Apply change of variable method and assume: {eq}{\tan ^{ - 1}}x = t {/eq}, and differentiate it with respect to x.

{eq}\begin{align*} \dfrac{d}{{dx}}\left( {{{\tan }^{ - 1}}x)} \right) &= \dfrac{d}{{dx}}\left( t \right)\\ \dfrac{1}{{1 + {x^2}}} &= \dfrac{{dt}}{{dx}}\\ \dfrac{{dx}}{{1 + {x^2}}} &= dt \end{align*} {/eq}

Now change the integrand by the new variable and integrate it.

{eq}\begin{align*} I &= \int {{t^2}} dt\\ &= \dfrac{{{t^{2 + 1}}}}{{2 + 1}}\\ &= \dfrac{{{t^3}}}{3} \end{align*} {/eq}

Substitute back: {eq}t = {\tan ^{ - 1}}x {/eq}.

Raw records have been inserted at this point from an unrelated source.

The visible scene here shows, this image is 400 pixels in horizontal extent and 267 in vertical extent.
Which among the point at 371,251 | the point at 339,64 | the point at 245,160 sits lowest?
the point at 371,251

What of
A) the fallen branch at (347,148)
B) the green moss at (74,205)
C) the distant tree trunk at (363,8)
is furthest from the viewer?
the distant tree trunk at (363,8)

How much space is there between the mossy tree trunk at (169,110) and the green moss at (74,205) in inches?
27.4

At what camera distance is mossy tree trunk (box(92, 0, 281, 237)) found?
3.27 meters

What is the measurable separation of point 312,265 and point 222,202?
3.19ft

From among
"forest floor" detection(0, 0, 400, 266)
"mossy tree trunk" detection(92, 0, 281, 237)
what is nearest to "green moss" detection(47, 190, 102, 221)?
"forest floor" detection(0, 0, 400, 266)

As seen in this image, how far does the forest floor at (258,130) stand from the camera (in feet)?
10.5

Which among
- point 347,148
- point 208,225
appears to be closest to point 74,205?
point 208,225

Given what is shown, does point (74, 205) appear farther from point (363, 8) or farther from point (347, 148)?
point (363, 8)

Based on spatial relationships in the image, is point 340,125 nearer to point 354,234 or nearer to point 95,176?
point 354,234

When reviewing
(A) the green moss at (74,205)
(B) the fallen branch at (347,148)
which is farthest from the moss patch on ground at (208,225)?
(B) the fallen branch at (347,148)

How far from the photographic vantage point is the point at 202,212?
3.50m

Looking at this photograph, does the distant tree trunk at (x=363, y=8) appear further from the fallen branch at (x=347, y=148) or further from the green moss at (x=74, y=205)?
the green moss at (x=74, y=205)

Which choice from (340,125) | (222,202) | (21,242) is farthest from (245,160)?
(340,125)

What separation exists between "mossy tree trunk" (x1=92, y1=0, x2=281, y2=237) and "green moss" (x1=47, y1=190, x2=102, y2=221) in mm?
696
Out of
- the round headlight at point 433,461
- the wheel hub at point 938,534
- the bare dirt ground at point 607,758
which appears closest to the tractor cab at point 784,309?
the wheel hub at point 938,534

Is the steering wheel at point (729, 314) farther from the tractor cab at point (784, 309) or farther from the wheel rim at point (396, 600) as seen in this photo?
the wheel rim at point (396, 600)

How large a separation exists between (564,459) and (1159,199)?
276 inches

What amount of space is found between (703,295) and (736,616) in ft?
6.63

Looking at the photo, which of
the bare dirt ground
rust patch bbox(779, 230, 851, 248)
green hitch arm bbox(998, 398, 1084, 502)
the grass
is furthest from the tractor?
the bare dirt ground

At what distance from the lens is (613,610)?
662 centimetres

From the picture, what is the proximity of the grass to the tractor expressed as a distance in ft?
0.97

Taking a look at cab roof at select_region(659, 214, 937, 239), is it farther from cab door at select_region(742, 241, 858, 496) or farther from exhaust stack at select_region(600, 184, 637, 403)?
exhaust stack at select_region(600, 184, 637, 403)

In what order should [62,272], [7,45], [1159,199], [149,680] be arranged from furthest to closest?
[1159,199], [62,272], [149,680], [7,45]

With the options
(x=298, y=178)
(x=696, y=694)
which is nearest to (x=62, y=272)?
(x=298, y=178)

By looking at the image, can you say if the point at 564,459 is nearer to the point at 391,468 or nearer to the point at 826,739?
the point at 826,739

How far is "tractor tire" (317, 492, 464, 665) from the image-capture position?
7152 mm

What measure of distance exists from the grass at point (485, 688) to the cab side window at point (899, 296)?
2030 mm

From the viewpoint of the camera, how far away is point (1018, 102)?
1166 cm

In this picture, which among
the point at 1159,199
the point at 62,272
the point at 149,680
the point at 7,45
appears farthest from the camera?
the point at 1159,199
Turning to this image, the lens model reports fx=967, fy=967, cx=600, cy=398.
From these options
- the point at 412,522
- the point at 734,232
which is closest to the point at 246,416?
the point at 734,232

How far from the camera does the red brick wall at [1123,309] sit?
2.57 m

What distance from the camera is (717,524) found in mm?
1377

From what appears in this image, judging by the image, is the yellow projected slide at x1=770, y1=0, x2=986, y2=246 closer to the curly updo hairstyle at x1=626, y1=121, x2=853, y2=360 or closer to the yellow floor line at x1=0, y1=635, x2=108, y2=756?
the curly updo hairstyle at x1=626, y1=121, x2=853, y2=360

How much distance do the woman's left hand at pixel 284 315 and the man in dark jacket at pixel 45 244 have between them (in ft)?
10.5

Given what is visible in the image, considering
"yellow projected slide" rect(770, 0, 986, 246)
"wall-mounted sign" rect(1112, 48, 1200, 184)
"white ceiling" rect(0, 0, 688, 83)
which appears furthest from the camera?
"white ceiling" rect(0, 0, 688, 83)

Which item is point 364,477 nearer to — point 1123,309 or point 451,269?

{eq}I = \dfrac{{{{\left( {{{\tan }^{ - 1}}x} \right)}^3}}}{3} {/eq}

Add an integral constant to the solution.

{eq}I = \dfrac{{{{\left( {{{\tan }^{ - 1}}x} \right)}^3}}}{3} + C {/eq}

Thus, the answer is {eq}\bf{\dfrac{{{{\left( {{{\tan }^{ - 1}}x} \right)}^3}}}{3} + C} {/eq}.